▸ **YOUR INSTRUCTIONS**
Answer from the MINER-RRT* summary:
(a) Which two components does the front-end use to produce its heuristic region?
(b) What kind of trajectory generation does the back-end apply?
(c) In what settings were the experiments carried out?

▸ **TEXT UNDER STUDY**
MINER-RRT*: A Hierarchical and Fast Trajectory Planning Framework in 3D Cluttered Environments
Pengyu Wang, Jiawei Tang, Hin Wang Lin, Fan Zhang, Chaoqun Wang, Jiankun Wang, Ling Shi, Max Q. -H. Meng
TL;DR
MINER-RRT* tackles fast and reliable quadrotor trajectory planning in 3D clutter by a hierarchical approach that couples a neural-heuristic front-end with a differential-flatness-based back-end. The front-end uses 3D-sGAN-RRT* and a 3D conditional sGAN to produce a safe, connected heuristic region that bias-samples the RRT* search, yielding high-quality initial paths quickly. The back-end then applies minimum control effort trajectory generation with closed-form, time-allocated polynomial segments derived from optimality conditions, ensuring collision-free, smooth multi-stage trajectories. Experiments in simulation and real indoor environments show substantial speedups and improved connectivity/safety over SOTA methods, validating the framework’s practicality for fast, high-quality 3D planning in cluttered spaces.

▸ **DATA EXTRACT**
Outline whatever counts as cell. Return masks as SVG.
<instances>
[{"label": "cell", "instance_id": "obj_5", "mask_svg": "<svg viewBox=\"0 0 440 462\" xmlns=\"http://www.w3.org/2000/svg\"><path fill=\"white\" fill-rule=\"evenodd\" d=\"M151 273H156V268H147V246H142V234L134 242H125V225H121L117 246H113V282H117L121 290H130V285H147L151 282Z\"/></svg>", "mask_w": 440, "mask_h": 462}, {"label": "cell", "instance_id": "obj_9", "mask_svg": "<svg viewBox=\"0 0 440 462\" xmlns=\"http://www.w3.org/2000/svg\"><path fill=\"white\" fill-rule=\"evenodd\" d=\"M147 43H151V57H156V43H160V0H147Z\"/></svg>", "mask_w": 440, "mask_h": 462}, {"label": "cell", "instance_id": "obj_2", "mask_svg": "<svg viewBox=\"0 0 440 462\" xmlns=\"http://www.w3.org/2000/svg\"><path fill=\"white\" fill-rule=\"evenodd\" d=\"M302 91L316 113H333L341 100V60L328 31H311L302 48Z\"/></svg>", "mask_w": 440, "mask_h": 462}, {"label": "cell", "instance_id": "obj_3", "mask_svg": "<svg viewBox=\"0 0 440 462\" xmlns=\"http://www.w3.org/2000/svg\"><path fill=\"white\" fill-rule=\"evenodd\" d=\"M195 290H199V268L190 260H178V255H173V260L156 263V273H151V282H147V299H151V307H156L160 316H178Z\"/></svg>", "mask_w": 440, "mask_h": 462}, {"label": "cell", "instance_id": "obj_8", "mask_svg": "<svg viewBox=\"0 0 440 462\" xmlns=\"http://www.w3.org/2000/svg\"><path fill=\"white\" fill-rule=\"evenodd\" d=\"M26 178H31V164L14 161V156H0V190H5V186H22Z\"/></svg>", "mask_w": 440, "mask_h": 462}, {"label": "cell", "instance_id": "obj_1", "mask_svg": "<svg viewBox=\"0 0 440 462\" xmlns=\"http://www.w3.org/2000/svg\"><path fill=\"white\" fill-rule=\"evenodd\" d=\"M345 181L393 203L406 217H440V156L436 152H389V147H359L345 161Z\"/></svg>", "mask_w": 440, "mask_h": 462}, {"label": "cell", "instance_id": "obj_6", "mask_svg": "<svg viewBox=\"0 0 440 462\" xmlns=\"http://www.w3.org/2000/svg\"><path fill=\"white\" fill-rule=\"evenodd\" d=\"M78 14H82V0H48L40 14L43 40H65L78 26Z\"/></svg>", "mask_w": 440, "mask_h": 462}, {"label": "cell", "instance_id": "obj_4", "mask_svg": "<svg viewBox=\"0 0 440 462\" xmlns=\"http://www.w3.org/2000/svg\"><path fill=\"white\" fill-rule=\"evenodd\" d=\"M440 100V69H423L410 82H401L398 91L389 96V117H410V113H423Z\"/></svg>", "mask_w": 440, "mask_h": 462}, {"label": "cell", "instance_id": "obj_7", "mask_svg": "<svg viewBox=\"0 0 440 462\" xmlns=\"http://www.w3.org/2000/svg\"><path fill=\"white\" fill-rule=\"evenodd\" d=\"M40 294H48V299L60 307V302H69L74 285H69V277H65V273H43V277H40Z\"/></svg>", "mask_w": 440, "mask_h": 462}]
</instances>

▸ **REPLY TO THE TASK**
(a) 3D-sGAN-RRT* and a 3D conditional sGAN.
(b) Minimum control effort trajectory generation with closed-form, time-allocated polynomial segments derived from optimality conditions.
(c) In simulation and in real indoor environments.